The designers I learned from could spec everything from the stock to the dot screen, tell me how to fold the com­plicated thing they had dreamed up, design a working die line and give me a zip disc with a 7 PMS job using duotones and include the correct trapping.

My most common conversation with designers now is to ask them to resend the artwork with bleed and trim. My next most common conversation is explaining what bleed and trim is. I did it so much that five years ago I did a YouTube video explaining bleed and trim and how to export a file from InDesign with them. As of today, that video, hidden on my website, has been watched 7,498 times. Not kidding.

From conversations with the young designers I work with, they tell me they are lucky to get a couple of lessons on preparing a file for print. It is just not seen as relevant any more. And a lot of them have no formal training at all, tak­ing a natural talent, teaching them­selves Photoshop and turning that into a pretty well-paying job.

It is great that the tech exists now for you to be able to turn that raw ability into a business, but it really irks me when they get paid $15,000 for a job we are making $1000 on and we get lumped with trying to make their files work. And before you say send them back, you know sometimes it is just not an option.

Luckily, we are pretty good at getting those files to a workable state. A lot of that is down to the sophistication of the modern Creative Suite package and all the other handy software tools availa­ble. But there is still a fair degree of inge­nuity needed.

And that is all fine – it has been this way for a few years and we are used to it. But now there is a new spanner in the design works – Canva.

Several of my clients have decided to save themselves design costs and create their own jobs in Canva. If you don’t know, Canva is Uber for graphic design, a really amazing online design tool aimed at small businesses and individu­als who want to create marketing collat­eral. It is an Australian company and one of the unicorns, or startups valued at $1bn plus.
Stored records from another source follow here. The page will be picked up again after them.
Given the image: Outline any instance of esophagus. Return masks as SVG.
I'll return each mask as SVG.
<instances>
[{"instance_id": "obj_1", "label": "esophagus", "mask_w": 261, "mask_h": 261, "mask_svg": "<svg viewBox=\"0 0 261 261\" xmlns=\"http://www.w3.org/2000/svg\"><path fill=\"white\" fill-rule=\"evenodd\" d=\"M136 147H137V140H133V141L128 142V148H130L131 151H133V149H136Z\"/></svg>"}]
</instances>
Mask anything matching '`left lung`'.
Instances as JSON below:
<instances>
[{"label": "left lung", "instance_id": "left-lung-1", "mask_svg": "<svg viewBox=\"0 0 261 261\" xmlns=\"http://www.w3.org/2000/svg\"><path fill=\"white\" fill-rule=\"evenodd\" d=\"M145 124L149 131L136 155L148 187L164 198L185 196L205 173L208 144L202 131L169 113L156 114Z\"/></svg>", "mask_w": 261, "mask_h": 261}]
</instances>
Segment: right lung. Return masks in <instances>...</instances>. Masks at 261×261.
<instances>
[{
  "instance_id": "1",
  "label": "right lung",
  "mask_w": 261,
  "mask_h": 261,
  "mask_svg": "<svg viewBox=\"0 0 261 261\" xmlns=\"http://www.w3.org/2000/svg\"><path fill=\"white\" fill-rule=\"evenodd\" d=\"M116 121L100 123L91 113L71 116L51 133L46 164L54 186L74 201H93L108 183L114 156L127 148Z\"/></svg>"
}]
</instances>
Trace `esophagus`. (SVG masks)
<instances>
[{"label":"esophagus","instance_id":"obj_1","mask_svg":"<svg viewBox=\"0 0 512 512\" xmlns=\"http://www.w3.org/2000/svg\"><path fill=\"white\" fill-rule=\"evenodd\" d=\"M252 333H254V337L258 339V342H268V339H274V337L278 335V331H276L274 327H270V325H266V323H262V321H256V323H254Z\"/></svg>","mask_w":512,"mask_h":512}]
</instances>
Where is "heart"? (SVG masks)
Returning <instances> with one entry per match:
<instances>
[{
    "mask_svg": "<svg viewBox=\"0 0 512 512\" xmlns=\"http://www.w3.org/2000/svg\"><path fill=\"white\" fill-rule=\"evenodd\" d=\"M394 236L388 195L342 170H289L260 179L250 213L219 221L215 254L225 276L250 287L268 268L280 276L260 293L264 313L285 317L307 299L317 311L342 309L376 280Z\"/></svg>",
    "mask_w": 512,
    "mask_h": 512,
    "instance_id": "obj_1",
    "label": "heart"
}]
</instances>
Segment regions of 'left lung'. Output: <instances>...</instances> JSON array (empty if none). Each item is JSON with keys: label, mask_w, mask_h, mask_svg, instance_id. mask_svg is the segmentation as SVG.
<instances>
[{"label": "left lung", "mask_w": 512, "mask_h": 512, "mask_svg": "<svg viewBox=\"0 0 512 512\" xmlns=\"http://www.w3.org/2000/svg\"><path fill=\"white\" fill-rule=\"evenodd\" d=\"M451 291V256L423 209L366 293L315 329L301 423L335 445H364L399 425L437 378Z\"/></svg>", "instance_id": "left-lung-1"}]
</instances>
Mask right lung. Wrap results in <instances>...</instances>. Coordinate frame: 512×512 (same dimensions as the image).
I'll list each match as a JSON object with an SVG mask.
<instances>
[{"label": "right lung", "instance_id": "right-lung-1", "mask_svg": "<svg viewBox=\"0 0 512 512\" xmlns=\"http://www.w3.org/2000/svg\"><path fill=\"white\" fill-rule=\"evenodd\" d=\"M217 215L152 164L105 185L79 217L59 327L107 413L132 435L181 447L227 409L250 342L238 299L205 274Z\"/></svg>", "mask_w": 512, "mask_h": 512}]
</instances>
It is a great idea well executed, but it has its downsides. We have started get­ting files in, same story, no bleed, no trim, but unlike with files created in Creative Suite or Publisher or Corel, there seems to be no way to fix a Canva file. Trying to edit one almost always leads to broken fonts and vectors smashed into a million pieces. So you have no choice but to send it back to the client, who cannot get back to Canva in time, deadlines are missed and the job gets cancelled.

 

It has got so bad I have started to get the dreads every time I see an email from a Canva-loving client. It really makes me wish for the days when art­work came on a zip disk in the mail.